═══ Passage for review
The value and importance of performing a measurement of the radiation delivered for each fraction of a course of external beam radiation therapy has been previously discussed by Mijnheer et al.12 In fact, a dosimetry measurement is required by the national recommendations of Sweden and France, and is recommended by Royal College of Radiologists of the United Kingdom.12 In this context, transmission detector systems will likely become a more prevalent quality assurance measure in the future.
Online photon beam dose verification with a transmission detector system has been previously demonstrated. Paliwal et al.13 used a large area transparent transmission chamber mounted on the shielding tray that detected deviations from the initial treatment in photon beam fluence in subsequent sessions. Another strategy is the use of a flat, multi‐wire transmission‐type ionization chamber, attached to the accessory holder of a linac.14 One such system is known as the DAVID system (PTW‐Freiburg, Freiburg, Germany) and has evaluated for the online detection of MLC discrepancies in IMRT deliveries.15 COMPASS® (IBA Dosimetry, Schwarzenbruck, Germany) is a transmission detector consisting of 1600 plane‐parallel ionization chambers.16 It has been used for the online measurement of IMRT treatments and validated by Monte Carlo simulation.17 Islam et al. developed an area integrating energy fluence monitoring sensor (AIMS) capable of detecting errors in MLC leaf calibration or malfunctions in the positioning of an individual leaf18 as well as verification of adapted treatment fields.19 Another transmission detector, named the “magic plate,” has been developed using a 2D array of silicon diodes.20, 21 The VANILLA system uses monolithic active pixel sensors to measure ionizing radiation beam profiles.22 Another monitor has been developed that utilized optical attenuation‐based detectors to measure light produced in long scintillating fibers by the photon fluence at the linac head.23
This work characterized the Integral Quality Monitor (IQM), developed by iRT Systems GmbH (Koblenz, Germany). The design of this commercially available device is based on the research prototype developed by Islam et al.18 The aim of this work was to evaluate the IQM's effect on photon beam fluence, response to dose, detection of photon fluence modification, and the accuracy of the integrated barometer, thermometer, and inclinometer. Additionally, this research evaluates the dependence of the ion chamber's signal on MLC and photon beam characteristics selected based on the quality assurance recommendations of AAPM Task Group 142.24 This publication represents original research, different from the previously published work of Islam et al. in that: 1) The earlier publication was for prototype device with a ion chamber and electronics design that was never commercially available, 2) This work utilized a new commercially available design that operates as a bluetooth wireless device, 3) the integrated inclinometer, barometer, and thermometer is evaluated, 4) the effect on photon beam percent depth dose (PDD) and profile is evaluated for energies beyond 6 MV, including 10 and 15 MV, 5) the scenario of the device losing power mid‐treatment is evaluated, 6) the effect on photon beam profile for a IMRT sized field (1 × 1 cm2) is characterized, 7) a dose‐rate dependence of the ion chamber response is evaluated and addressed, 8) the change in ion chamber signal caused by a simulated IMRT delivery error is evaluated.
══════
═══ Provided records
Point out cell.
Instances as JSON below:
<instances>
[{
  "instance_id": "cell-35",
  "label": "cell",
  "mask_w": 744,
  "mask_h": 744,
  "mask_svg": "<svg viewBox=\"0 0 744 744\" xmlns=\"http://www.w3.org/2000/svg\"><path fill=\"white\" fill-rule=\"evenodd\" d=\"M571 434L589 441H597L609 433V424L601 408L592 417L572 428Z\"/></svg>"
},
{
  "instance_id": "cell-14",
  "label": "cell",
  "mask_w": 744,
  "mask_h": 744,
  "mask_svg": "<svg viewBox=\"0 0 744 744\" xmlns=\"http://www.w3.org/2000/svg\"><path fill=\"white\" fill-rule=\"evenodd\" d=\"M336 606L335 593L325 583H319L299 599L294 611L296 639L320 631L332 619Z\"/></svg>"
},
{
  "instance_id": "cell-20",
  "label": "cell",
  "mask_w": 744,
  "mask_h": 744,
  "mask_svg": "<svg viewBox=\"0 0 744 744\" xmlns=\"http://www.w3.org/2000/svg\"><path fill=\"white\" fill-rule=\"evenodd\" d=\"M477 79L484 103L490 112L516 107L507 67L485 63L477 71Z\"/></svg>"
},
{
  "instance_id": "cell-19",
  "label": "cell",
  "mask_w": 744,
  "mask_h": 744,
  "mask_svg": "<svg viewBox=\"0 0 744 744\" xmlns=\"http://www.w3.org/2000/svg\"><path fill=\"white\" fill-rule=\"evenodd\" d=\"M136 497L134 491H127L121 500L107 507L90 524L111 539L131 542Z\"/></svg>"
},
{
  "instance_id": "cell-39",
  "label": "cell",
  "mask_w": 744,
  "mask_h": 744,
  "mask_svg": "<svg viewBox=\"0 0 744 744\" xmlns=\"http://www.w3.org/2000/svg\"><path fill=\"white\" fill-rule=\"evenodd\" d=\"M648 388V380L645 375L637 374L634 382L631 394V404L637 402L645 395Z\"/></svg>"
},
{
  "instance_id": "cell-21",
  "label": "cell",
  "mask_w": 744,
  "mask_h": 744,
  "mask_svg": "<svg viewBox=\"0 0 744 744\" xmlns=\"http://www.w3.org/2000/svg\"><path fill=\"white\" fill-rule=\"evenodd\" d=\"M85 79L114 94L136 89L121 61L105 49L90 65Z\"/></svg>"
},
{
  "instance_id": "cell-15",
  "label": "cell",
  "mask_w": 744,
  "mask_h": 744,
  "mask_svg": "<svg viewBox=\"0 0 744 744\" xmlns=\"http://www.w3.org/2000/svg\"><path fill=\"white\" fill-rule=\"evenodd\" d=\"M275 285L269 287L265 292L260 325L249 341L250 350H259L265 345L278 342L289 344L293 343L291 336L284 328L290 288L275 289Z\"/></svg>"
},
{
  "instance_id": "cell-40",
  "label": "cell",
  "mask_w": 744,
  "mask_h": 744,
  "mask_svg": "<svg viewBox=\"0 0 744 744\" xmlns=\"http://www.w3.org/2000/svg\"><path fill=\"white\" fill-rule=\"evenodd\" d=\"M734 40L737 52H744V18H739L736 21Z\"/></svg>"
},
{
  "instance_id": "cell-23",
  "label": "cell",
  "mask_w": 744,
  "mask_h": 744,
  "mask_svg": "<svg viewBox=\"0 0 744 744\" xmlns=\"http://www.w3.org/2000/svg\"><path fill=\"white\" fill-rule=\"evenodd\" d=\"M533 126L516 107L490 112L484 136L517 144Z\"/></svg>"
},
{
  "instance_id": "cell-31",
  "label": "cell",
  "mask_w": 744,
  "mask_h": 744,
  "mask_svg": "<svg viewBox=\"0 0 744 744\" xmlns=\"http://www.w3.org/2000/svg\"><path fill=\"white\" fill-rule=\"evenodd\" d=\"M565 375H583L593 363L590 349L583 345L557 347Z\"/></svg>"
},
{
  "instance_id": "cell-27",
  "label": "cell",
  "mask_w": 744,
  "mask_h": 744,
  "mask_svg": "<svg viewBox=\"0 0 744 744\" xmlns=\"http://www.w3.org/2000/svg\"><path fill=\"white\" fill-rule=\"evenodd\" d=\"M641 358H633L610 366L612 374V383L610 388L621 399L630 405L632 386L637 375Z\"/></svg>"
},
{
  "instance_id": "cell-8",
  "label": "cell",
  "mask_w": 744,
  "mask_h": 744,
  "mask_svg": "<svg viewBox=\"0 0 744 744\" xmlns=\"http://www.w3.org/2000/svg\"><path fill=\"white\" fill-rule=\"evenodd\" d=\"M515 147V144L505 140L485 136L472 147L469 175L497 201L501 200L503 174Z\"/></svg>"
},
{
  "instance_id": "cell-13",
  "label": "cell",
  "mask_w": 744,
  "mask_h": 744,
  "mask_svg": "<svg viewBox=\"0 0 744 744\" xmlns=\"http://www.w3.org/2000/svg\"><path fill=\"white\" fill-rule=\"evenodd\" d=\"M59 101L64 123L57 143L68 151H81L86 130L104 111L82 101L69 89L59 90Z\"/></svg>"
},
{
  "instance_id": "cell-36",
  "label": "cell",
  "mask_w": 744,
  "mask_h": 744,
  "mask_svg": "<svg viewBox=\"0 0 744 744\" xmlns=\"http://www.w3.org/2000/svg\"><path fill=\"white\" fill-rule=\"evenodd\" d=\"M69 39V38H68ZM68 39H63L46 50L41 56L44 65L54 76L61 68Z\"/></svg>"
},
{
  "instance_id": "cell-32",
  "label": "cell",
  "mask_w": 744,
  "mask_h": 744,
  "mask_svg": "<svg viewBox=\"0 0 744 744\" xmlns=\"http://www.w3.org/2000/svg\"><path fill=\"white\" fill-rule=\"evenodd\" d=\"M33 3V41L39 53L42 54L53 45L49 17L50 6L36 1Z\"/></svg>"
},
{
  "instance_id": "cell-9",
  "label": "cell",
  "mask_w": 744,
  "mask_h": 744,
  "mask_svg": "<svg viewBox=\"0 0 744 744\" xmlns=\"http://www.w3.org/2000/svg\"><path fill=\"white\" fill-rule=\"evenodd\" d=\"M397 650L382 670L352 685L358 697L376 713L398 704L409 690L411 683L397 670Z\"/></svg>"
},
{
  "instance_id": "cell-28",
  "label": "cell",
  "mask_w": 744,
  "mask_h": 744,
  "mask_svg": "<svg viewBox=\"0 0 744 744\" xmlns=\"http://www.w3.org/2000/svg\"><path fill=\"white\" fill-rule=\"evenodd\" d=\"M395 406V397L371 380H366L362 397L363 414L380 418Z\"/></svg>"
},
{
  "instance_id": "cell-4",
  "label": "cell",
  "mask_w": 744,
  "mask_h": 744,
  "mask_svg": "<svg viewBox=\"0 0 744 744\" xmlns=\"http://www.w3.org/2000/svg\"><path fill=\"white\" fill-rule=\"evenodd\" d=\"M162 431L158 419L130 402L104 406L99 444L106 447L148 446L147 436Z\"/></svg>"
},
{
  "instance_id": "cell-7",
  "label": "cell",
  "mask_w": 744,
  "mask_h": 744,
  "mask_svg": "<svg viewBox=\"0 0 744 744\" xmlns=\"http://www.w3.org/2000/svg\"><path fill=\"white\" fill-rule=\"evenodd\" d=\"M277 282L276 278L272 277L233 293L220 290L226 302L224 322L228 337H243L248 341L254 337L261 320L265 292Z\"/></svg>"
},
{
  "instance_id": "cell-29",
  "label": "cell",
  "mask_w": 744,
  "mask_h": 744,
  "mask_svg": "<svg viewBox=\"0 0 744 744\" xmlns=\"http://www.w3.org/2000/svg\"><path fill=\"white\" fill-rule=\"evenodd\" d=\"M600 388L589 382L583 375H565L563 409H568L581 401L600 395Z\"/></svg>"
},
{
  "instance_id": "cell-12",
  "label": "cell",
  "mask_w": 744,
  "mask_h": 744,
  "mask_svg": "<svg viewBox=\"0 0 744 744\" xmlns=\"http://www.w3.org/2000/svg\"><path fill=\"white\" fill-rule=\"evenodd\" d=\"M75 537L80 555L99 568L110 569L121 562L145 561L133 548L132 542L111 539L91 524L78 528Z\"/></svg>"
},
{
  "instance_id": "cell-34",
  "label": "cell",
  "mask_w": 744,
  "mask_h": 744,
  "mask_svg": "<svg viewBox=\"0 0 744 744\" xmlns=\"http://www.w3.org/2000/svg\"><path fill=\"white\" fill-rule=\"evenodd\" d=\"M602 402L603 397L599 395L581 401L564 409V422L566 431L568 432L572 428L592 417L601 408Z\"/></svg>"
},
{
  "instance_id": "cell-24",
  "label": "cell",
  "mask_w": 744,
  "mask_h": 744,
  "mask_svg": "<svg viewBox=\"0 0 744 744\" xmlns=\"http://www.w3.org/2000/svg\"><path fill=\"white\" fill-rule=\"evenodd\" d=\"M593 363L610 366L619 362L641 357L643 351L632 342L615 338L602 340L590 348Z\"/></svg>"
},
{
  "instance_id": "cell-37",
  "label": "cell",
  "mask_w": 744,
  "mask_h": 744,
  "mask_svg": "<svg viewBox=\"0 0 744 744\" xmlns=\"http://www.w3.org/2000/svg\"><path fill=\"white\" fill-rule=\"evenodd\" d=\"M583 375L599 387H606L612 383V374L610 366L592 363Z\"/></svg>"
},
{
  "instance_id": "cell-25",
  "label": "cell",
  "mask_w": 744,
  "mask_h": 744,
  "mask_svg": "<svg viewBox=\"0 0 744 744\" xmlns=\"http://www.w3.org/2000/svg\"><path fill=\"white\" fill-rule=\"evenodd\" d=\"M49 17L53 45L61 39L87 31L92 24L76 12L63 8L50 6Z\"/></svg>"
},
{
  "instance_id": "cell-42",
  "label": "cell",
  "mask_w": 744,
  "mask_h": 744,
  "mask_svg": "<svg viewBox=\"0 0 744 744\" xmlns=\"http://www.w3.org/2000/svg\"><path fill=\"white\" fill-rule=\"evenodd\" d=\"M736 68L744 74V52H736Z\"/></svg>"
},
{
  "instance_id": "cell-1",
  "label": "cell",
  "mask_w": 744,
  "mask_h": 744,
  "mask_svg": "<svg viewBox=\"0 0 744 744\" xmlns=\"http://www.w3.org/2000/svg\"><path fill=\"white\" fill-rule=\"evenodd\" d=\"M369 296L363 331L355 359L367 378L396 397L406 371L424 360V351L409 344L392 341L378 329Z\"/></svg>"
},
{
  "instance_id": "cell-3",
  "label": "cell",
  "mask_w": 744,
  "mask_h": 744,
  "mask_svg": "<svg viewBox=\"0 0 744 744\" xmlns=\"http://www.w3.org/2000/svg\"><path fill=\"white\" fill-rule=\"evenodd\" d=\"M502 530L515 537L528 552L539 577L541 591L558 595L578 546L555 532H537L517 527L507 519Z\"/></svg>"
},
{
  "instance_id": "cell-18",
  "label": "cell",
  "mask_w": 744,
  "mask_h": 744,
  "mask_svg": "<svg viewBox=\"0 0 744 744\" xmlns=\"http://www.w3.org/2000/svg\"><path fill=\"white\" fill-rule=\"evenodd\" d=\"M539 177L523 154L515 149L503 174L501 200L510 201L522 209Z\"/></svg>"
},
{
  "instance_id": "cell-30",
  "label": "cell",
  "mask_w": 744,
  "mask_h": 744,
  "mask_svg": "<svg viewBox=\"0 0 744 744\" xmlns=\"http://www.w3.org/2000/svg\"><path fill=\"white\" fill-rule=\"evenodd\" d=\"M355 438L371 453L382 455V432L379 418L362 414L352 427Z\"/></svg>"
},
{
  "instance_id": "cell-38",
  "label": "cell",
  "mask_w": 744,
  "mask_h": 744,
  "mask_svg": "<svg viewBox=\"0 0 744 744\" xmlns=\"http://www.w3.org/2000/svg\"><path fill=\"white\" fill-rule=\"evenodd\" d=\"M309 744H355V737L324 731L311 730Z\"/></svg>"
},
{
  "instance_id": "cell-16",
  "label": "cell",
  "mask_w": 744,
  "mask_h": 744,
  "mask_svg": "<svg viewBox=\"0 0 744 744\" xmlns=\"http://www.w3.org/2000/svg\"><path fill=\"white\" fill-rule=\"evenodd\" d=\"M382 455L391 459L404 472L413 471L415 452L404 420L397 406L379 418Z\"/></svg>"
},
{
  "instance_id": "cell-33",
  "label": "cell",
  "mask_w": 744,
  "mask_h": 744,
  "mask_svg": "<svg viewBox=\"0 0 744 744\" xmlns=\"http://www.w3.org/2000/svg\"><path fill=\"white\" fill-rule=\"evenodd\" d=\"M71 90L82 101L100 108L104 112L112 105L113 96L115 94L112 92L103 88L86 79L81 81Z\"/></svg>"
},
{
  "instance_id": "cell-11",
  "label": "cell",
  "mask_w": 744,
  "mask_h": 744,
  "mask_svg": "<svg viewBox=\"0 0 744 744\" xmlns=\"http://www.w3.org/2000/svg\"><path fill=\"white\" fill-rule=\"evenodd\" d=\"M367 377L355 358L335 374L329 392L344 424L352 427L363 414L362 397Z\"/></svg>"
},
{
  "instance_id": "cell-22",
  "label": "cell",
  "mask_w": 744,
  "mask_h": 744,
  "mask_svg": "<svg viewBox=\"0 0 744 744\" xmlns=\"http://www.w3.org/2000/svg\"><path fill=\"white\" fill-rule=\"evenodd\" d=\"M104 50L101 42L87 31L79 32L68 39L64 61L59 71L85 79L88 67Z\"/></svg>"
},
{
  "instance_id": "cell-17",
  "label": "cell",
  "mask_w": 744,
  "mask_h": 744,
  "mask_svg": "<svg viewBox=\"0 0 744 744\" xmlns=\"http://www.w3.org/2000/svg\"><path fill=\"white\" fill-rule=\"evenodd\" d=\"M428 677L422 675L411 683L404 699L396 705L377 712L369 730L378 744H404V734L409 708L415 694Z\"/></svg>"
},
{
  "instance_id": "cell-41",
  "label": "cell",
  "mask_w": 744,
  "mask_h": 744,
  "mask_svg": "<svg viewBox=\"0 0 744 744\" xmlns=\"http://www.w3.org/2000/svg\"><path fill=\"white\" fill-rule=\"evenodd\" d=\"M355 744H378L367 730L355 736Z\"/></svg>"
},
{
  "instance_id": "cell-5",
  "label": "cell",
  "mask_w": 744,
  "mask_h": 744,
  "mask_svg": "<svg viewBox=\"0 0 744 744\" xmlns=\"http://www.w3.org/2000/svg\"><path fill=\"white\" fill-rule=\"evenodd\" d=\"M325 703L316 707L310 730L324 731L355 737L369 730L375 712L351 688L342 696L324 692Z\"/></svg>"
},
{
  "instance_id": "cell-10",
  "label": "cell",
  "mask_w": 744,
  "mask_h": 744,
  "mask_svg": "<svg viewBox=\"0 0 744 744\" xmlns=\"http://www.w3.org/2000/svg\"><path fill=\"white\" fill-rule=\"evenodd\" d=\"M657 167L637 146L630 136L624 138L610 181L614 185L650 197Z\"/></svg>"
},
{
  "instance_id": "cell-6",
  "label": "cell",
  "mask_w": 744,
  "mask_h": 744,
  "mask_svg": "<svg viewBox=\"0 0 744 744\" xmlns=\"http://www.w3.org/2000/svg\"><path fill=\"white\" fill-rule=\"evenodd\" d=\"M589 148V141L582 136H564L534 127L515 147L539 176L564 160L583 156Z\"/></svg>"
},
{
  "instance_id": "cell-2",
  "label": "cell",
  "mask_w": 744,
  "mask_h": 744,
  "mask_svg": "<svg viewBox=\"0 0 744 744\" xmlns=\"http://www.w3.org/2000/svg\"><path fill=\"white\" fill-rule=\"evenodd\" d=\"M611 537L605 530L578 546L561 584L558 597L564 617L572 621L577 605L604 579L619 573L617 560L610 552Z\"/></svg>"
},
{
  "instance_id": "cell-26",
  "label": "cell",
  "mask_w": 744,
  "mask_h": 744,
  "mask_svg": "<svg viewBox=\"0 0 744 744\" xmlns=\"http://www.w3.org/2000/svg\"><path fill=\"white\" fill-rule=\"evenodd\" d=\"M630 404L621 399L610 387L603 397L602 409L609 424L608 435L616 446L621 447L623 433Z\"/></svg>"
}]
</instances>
══════
**Problem statement:** In the passage on transmission detector systems above, how many plane-parallel ionization chambers make up the COMPASS transmission detector?

**Exercise solution:** 1600